Anne Arundel, Md., Selling GOs With BABs Amid Credit Squeeze

WASHINGTON — Anne Arundel ­County, Md., today expects to competitively price $185.7 million of general obligation bonds, including its first Build America Bonds, as it faces negative credit pressures stemming from the housing market.

The county’s outstanding debt of about $1 billion last week was downgraded by Fitch Ratings to AA from AA-plus, while Moody’s Investors Service placed a negative outlook on its Aa1 rating. Standard & Poor’s rates the credit AAA.

Trouble in the housing market continues to hurt revenues in Anne Arundel and other suburban Maryland counties. Since fiscal 2008, the county has been losing revenue as fewer homes are sold and fewer mortgages are attained.

With real estate tax collections falling, the government has relied on one-time fixes and reserve withdrawals to balance the budget.

It withdrew $15 million from its reserve stabilization fund in fiscal 2009 and expects to tap it again for $16 million in fiscal 2010, according to Moody’s.

The drawdown in reserves contributed to Fitch’s downgrade, analysts said. “We were concerned by the rapid diminishment of the reserve levels,” said Barbara Ruth Rosenberg. “We thought it showed more limited financial flexibility.” She said the county expects to restore the reserves in fiscal 2012.

The transaction includes $68.1 million of general improvement and $13.9 million of water and sewer tax-exempt GO bonds that will mature from 2011 through 2020. The county also will price $76.1 million of general improvement BABs that will mature from 2021 through 2030 and $27.7 million of water and sewer BABs maturing from 2021 through 2040.

The bonds will be used to retire bond anticipation notes issued last May and to provide additional funding for general and water and sewer improvements.

McKennon Shelton & Henn LLP is bond counsel and Public Resources ­Advisory Group is financial adviser.

Anne Arundel last issued new-money bonds in a  competitive deal in April 2009. The bonds were sold to Wachovia Bank NA, now Wells Fargo Securities, at a true interest cost of 3.50%. County Controller Richard Drain said that deal received nine competitive bids. The county traditionally sells debt competitively, he said.

Investors have not expressed concerns with the county’s credit because Standard & Poor’s maintains its AAA rating. The agency raised Anne Arundel’s GOs to AAA from AA-plus in March 2007.

County Executive John Leopold is expected to introduce the fiscal 2011 budget by May 1. The county counsel will review the budget for a month before deciding whether to approve it. The government’s fiscal year begins July 1.

Anne Arundel is expected to cut spending with further salary reductions. A hiring and spending freeze will continue into next year, according to Drain. The county also is negotiating with union workers about options that would bring additional savings to the county, he said.
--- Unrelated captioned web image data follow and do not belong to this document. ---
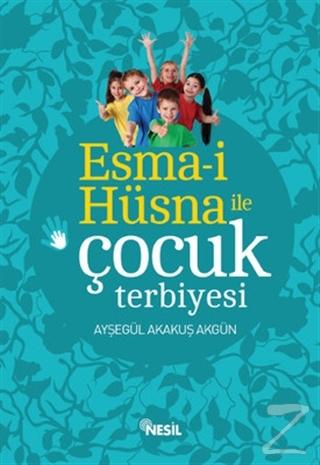 Esma-i Hüsna ile Çocuk Terbiyesi
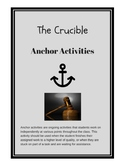 The Crucible Anchor Activities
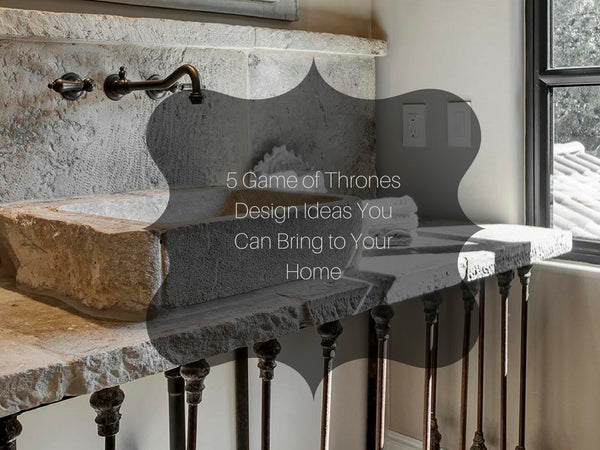 5 Game of Thrones Design Ideas You Can Bring to Your Home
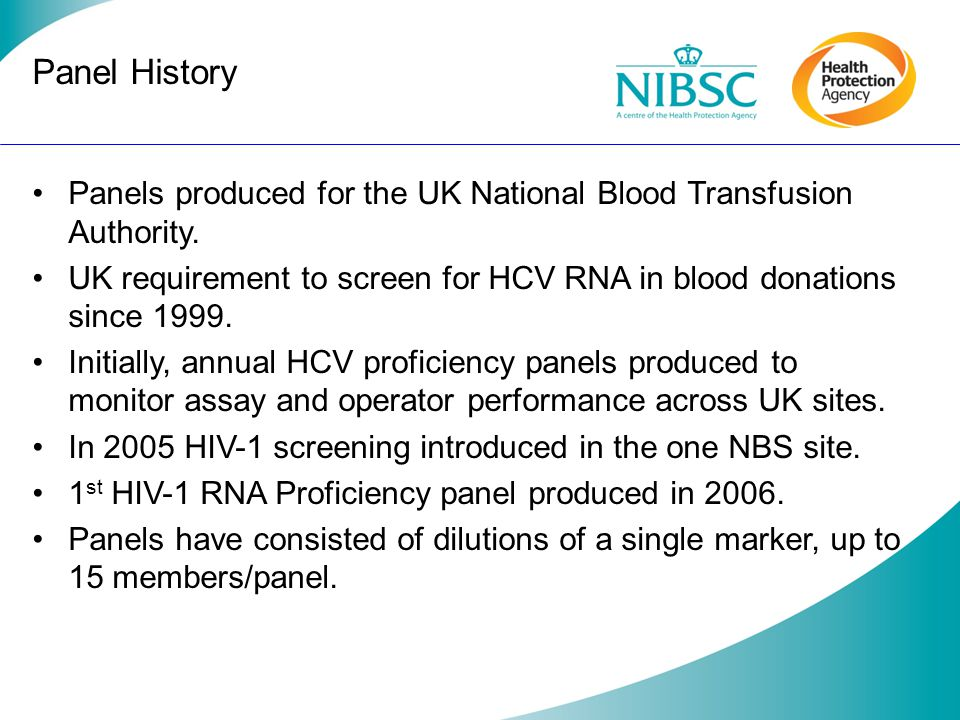Panel History Panels produced for the UK National Blood Transfusion Authority. UK requirement to screen for HCV RNA in blood donations since 1999.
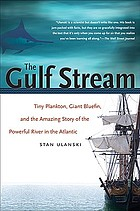 The Gulf Stream : tiny plankton, giant bluefin, and the amazing story of the powerful river in the Atlantic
Other Maryland counties also drawing credit concerns. In December, Fitch assigned a negative outlook to Frederick County due to declining revenue.

The credit outlook of Anne Arundel’s neighbor to the west, Prince George’s County, was revised to negative by Fitch in November. In August, Prince George’s lost a lawsuit in federal court to furlough workers in an attempt to save $59 million in fiscal 2009.